──────── AVAILABLE DATA ────────

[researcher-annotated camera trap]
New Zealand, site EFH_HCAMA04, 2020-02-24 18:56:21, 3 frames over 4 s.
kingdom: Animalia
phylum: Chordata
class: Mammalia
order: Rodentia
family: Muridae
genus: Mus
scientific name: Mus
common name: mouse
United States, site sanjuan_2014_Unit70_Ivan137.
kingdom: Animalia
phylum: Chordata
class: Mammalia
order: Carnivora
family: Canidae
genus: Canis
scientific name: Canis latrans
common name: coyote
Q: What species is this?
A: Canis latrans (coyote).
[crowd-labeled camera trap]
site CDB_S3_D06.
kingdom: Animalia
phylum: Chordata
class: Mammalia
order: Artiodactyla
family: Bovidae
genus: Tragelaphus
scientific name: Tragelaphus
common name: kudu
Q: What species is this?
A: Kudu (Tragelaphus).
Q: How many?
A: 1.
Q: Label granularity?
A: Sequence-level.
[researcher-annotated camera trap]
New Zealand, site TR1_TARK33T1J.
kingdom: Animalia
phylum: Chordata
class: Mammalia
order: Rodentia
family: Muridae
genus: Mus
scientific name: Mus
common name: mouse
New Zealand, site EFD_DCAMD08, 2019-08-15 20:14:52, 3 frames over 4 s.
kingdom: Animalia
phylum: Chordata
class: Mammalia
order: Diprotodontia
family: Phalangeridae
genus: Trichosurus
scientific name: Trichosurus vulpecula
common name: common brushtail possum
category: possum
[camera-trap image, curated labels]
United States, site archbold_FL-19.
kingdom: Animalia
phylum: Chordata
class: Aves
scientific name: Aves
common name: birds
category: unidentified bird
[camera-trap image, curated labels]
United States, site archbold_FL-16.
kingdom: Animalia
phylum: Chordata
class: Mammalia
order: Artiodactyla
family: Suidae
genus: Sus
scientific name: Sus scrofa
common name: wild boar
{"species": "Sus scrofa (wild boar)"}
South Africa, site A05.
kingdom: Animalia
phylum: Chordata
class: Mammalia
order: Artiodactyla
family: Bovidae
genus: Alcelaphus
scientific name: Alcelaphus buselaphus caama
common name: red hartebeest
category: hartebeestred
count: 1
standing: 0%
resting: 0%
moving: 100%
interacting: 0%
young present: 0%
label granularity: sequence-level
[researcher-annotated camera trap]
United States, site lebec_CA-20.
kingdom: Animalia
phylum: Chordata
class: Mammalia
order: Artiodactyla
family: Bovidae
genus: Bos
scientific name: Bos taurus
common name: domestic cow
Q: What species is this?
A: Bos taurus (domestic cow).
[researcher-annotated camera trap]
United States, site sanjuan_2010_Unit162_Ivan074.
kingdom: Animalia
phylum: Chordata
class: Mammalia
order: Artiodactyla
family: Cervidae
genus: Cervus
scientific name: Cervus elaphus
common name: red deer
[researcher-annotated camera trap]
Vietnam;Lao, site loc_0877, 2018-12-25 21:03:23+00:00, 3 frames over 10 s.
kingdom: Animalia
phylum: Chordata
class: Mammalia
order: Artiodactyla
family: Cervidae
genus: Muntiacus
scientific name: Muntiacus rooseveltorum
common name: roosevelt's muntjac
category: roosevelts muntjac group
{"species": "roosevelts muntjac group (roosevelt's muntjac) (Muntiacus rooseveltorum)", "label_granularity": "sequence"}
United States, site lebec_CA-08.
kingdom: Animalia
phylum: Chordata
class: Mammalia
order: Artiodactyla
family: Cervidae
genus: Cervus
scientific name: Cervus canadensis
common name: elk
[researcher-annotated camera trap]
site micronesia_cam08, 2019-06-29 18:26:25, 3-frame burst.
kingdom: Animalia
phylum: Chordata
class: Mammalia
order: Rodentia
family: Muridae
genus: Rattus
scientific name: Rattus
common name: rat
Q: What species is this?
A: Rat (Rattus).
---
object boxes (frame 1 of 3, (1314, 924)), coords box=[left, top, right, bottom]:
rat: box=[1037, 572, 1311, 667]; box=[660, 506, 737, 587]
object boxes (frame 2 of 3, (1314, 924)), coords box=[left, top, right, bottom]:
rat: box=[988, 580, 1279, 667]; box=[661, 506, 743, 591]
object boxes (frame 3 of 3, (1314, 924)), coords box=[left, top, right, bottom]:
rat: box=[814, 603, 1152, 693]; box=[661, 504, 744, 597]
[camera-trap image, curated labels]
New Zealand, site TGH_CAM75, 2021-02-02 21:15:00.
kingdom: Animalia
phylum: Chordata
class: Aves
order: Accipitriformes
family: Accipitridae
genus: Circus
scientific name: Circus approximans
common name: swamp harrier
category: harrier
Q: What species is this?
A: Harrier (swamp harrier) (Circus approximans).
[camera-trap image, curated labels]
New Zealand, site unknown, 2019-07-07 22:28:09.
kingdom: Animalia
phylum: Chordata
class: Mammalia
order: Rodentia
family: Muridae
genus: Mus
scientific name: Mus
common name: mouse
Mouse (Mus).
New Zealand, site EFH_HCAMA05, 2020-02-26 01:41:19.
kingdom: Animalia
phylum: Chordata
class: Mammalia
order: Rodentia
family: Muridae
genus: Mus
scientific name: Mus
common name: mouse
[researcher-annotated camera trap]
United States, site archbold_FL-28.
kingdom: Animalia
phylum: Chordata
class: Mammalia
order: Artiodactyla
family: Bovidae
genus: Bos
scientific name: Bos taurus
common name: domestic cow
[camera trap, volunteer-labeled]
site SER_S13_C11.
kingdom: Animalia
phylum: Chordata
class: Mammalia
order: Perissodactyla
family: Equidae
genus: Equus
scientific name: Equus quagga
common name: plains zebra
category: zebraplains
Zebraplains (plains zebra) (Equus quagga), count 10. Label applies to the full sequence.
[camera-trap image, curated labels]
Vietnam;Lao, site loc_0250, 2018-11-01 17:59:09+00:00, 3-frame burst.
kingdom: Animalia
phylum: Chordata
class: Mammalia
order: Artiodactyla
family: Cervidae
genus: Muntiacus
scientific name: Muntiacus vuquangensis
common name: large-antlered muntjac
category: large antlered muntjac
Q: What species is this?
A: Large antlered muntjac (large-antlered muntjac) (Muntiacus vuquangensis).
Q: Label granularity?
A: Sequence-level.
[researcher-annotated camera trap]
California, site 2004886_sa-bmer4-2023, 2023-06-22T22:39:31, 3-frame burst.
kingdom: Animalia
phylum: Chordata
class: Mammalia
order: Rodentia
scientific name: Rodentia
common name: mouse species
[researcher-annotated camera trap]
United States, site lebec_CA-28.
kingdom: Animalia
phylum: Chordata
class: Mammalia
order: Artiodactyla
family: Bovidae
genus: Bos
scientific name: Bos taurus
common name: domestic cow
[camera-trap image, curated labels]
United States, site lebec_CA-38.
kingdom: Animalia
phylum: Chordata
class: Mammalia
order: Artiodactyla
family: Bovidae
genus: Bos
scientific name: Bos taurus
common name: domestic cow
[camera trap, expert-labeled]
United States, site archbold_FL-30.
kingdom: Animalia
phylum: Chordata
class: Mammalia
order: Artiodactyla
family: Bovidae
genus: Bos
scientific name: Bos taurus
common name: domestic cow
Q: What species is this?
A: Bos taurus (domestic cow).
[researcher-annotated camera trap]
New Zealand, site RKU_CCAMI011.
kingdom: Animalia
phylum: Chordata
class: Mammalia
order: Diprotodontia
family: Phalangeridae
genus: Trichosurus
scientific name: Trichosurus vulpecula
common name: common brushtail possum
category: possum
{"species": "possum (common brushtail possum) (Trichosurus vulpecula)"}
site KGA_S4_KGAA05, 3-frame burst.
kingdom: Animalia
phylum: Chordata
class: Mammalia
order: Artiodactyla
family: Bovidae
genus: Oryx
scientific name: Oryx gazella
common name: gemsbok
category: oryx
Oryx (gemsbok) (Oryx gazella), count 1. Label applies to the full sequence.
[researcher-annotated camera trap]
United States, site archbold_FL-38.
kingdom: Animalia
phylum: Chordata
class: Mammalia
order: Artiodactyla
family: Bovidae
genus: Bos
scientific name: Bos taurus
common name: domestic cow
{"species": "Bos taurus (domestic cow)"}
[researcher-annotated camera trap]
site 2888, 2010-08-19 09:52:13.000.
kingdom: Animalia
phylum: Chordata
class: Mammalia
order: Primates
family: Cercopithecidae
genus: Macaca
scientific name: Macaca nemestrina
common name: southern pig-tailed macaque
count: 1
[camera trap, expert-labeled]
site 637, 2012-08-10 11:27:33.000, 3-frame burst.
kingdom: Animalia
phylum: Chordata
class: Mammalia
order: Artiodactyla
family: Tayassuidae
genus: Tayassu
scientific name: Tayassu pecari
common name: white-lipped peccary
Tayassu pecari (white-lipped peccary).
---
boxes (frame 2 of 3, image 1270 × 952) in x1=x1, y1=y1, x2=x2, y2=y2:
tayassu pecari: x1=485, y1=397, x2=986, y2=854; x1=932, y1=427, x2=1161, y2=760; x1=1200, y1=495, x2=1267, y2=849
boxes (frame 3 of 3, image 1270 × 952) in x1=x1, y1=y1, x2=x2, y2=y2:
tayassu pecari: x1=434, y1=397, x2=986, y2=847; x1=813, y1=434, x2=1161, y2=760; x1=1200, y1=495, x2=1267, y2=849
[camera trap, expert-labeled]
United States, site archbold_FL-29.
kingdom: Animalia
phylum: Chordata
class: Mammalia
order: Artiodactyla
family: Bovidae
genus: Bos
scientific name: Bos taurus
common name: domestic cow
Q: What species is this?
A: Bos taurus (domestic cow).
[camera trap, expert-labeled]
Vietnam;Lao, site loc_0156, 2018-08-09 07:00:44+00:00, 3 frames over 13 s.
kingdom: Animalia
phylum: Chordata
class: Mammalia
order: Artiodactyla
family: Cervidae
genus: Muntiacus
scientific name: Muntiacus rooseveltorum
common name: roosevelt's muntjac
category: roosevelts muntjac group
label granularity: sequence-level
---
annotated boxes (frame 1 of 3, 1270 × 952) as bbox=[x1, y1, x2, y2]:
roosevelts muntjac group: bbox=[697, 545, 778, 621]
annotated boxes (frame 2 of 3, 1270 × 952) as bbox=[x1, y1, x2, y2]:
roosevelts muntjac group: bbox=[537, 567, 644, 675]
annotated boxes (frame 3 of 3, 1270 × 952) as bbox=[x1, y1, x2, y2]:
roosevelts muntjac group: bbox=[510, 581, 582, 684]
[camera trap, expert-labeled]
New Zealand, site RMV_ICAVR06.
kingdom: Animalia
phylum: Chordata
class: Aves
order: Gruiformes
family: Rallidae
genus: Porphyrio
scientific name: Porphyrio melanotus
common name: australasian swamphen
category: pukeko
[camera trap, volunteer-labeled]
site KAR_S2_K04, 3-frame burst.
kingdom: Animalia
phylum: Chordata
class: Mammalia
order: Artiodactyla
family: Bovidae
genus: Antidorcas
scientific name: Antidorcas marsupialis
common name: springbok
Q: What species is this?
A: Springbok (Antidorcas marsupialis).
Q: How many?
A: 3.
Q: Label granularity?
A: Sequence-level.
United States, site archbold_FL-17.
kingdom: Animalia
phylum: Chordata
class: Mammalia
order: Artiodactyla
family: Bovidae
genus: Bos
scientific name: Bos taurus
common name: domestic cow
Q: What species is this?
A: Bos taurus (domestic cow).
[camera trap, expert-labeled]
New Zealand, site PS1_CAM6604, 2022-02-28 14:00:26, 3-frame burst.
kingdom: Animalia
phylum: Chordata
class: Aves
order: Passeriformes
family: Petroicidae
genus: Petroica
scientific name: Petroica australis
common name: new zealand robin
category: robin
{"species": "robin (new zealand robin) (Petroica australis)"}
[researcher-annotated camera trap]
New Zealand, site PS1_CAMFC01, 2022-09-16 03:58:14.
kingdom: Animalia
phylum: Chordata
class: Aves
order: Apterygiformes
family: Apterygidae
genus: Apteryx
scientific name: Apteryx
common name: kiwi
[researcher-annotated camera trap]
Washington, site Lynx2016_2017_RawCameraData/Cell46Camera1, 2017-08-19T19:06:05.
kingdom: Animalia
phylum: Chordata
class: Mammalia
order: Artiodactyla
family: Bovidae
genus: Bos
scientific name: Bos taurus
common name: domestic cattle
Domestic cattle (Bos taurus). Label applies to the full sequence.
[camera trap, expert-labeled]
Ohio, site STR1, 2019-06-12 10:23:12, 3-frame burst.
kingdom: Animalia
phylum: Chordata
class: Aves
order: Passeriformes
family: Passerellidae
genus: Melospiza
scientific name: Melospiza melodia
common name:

────────

**HOW TO COMPLETE THIS TASK:** Write out a verbatim copy of the data, beginning with its first line and ending with the line that contains "United States, site lebec_CA-20.".

**EXPECTED ANSWER:**
[researcher-annotated camera trap]
New Zealand, site EFH_HCAMA04, 2020-02-24 18:56:21, 3 frames over 4 s.
kingdom: Animalia
phylum: Chordata
class: Mammalia
order: Rodentia
family: Muridae
genus: Mus
scientific name: Mus
common name: mouse
United States, site sanjuan_2014_Unit70_Ivan137.
kingdom: Animalia
phylum: Chordata
class: Mammalia
order: Carnivora
family: Canidae
genus: Canis
scientific name: Canis latrans
common name: coyote
Q: What species is this?
A: Canis latrans (coyote).
[crowd-labeled camera trap]
site CDB_S3_D06.
kingdom: Animalia
phylum: Chordata
class: Mammalia
order: Artiodactyla
family: Bovidae
genus: Tragelaphus
scientific name: Tragelaphus
common name: kudu
Q: What species is this?
A: Kudu (Tragelaphus).
Q: How many?
A: 1.
Q: Label granularity?
A: Sequence-level.
[researcher-annotated camera trap]
New Zealand, site TR1_TARK33T1J.
kingdom: Animalia
phylum: Chordata
class: Mammalia
order: Rodentia
family: Muridae
genus: Mus
scientific name: Mus
common name: mouse
New Zealand, site EFD_DCAMD08, 2019-08-15 20:14:52, 3 frames over 4 s.
kingdom: Animalia
phylum: Chordata
class: Mammalia
order: Diprotodontia
family: Phalangeridae
genus: Trichosurus
scientific name: Trichosurus vulpecula
common name: common brushtail possum
category: possum
[camera-trap image, curated labels]
United States, site archbold_FL-19.
kingdom: Animalia
phylum: Chordata
class: Aves
scientific name: Aves
common name: birds
category: unidentified bird
[camera-trap image, curated labels]
United States, site archbold_FL-16.
kingdom: Animalia
phylum: Chordata
class: Mammalia
order: Artiodactyla
family: Suidae
genus: Sus
scientific name: Sus scrofa
common name: wild boar
{"species": "Sus scrofa (wild boar)"}
South Africa, site A05.
kingdom: Animalia
phylum: Chordata
class: Mammalia
order: Artiodactyla
family: Bovidae
genus: Alcelaphus
scientific name: Alcelaphus buselaphus caama
common name: red hartebeest
category: hartebeestred
count: 1
standing: 0%
resting: 0%
moving: 100%
interacting: 0%
young present: 0%
label granularity: sequence-level
[researcher-annotated camera trap]
United States, site lebec_CA-20.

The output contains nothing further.